A forecast model for the ice thickness is developed using winter ice thickness data observed in Zhangye National Wetland Park watershed and surface air temperature and ground temperature data observed in Zhangye meteorological station from December 2011 to March 2012. This model is based on BP neural network which can approximate any nonlinear function. The forecasting skill of this model is validated by comparing the forecasted ice thicknessresults with the observed ones. The results show that: The frozen thickness of forecasting model is able to have comparatively ideal forecasting effect to frozen thickness, mobile frozen water area thickness forecasting history intends to jointly lead height to amount to 96.8%, the model tries reporting accurate rate for 85.7%, motionless frozen water area thickness forecast history intends to jointly lead amounting to 87.8%, the model tries reporting accurate rate for 80.0%. They have very good actual application value. It is function index accords with actual request. This forecasting model based on BP neural network is of good performance in forecasting the ice thickness.
LIU Honglan
,
ZHANG Junguo
,
QUE Longkai
,
ZHENG Xuejin
,
BAO Jiazhi
. Forecasting Model for Ice Thickness in Zhangye National Wetland Park Watershed Based on BP Neural Network[J]. Plateau Meteorology, 2014
, 33(3)
: 832
-837
.
DOI: 10.7522/j.issn.1000-0534.2013.00051
[1]Rober J K, Ans P B. Localized precipitation forecasts from a numercal weather prediction model using artificial neural networks[J]. Wea Forecasting, 1998, 13: 1194-1204.

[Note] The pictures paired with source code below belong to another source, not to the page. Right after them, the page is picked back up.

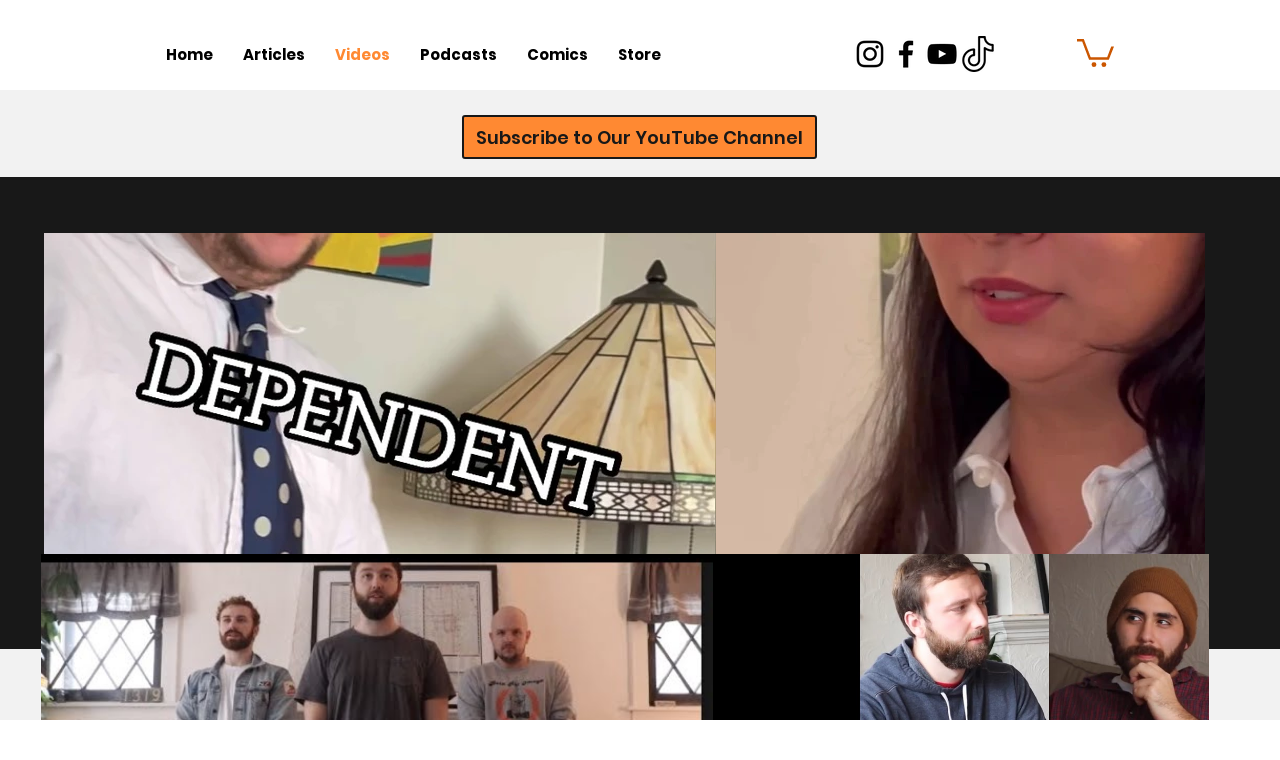

--- FILE ---
content_type: text/html; charset=utf-8
request_url: https://www.google.com/recaptcha/api2/aframe
body_size: 268
content:
<!DOCTYPE HTML><html><head><meta http-equiv="content-type" content="text/html; charset=UTF-8"></head><body><script nonce="hOkakZJjbVwJxLAadH6asA">/** Anti-fraud and anti-abuse applications only. See google.com/recaptcha */ try{var clients={'sodar':'https://pagead2.googlesyndication.com/pagead/sodar?'};window.addEventListener("message",function(a){try{if(a.source===window.parent){var b=JSON.parse(a.data);var c=clients[b['id']];if(c){var d=document.createElement('img');d.src=c+b['params']+'&rc='+(localStorage.getItem("rc::a")?sessionStorage.getItem("rc::b"):"");window.document.body.appendChild(d);sessionStorage.setItem("rc::e",parseInt(sessionStorage.getItem("rc::e")||0)+1);localStorage.setItem("rc::h",'1769052391815');}}}catch(b){}});window.parent.postMessage("_grecaptcha_ready", "*");}catch(b){}</script></body></html>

[2]Marzban C, Wit T A. A Bayesian neural network for severehail size prediction[J]. Wea Forecasting, 2001, 16: 600-610.
[3]Hall T, Brooks H E, Doswell C A. Precipitation forecasting using a neural network[J]. Wea Forecasting, 1999, 14: 338-345.
[4]邵月红, 张万昌, 刘永和, 等. BP 神经网络在多普勒雷达降水量的估测中的应用[J]. 高原气象, 2009, 28(4): 846-853.
[5]何峰, 王瑞荣, 王建中, 等. 一种基于BP神经网络的江河潮位短期预测[J]. 长江科学院院报, 2011, 28(1): 21-24.
[6]胡春梅, 陈道劲, 于润玲. BP 神经网络和支持向量机在紫外线预报中的应用[J]. 高原气象, 2010, 29(2): 539-544.
[7]张乐坚, 程明虎, 田付友. 人工神经网络及支持向量机在降雨量预报中的应用[J]. 高原气象, 2010, 29(4): 982-991.
[8]张韧, 蒋国荣, 余志豪, 等. 利用神经网络计算方法建立太平洋副高活动的预报模型[J]. 应用气象学报, 2004, 11(4): 474-483.
[9]金龙, 吴建生, 林开平, 等. 基于遗传算法的神经网络短期气候预测模型[J]. 高原气象, 2005, 24(6): 981-987.
[10]马学款, 普布次仁, 唐叔乙, 等. 人工神经网络在西藏中短期温度预报中的应用[J]. 高原气象, 2007, 26(3): 491-495.
[11]金龙, 罗莹, 王业宏, 等. 月降水量的神经网络混合预报模型研究[J]. 高原气象, 2003, 22(6): 618-623.
[12]赵声蓉. 多模式温度集成预报[J]. 应用气象学报, 2006, 17(1): 52-58.
[13]胡文东, 沈桐立, 丁建军, 等. 卫星资料的非线性反演同化与一次强降水预报试验[J]. 应用气象学报, 2006, 25(2): 249-258.
[14]赵声蓉, 裴海瑛. 客观定量预报中降水的预处理[J]. 应用气象学报, 2007, 18(1): 21-28.
[15]Jin L, Ju W M, Miao Q L. Study on ANN-based multistep prediction model of short-term climatic variation[J]. Adv Atmos Sci, 2000, 17: 157-164.
[16]李国勇. 智能预测控制及其MATLAB实现[M]. 北京: 电子工业出版社, 2010: 16-24.
[17]李学桥, 马莉. 神经网络工程应用[M]. 重庆: 重庆大学出版社, 1996: 37-44.
[18]陈刚, 于丹, 吴迪. MATLAB基础与实例进阶[M]. 北京: 清华大学出版社, 2012: 68-89.
[19]黄嘉佑. 气象统计分析与预报方法[M]. 北京: 气象出版社, 2004: 252-253.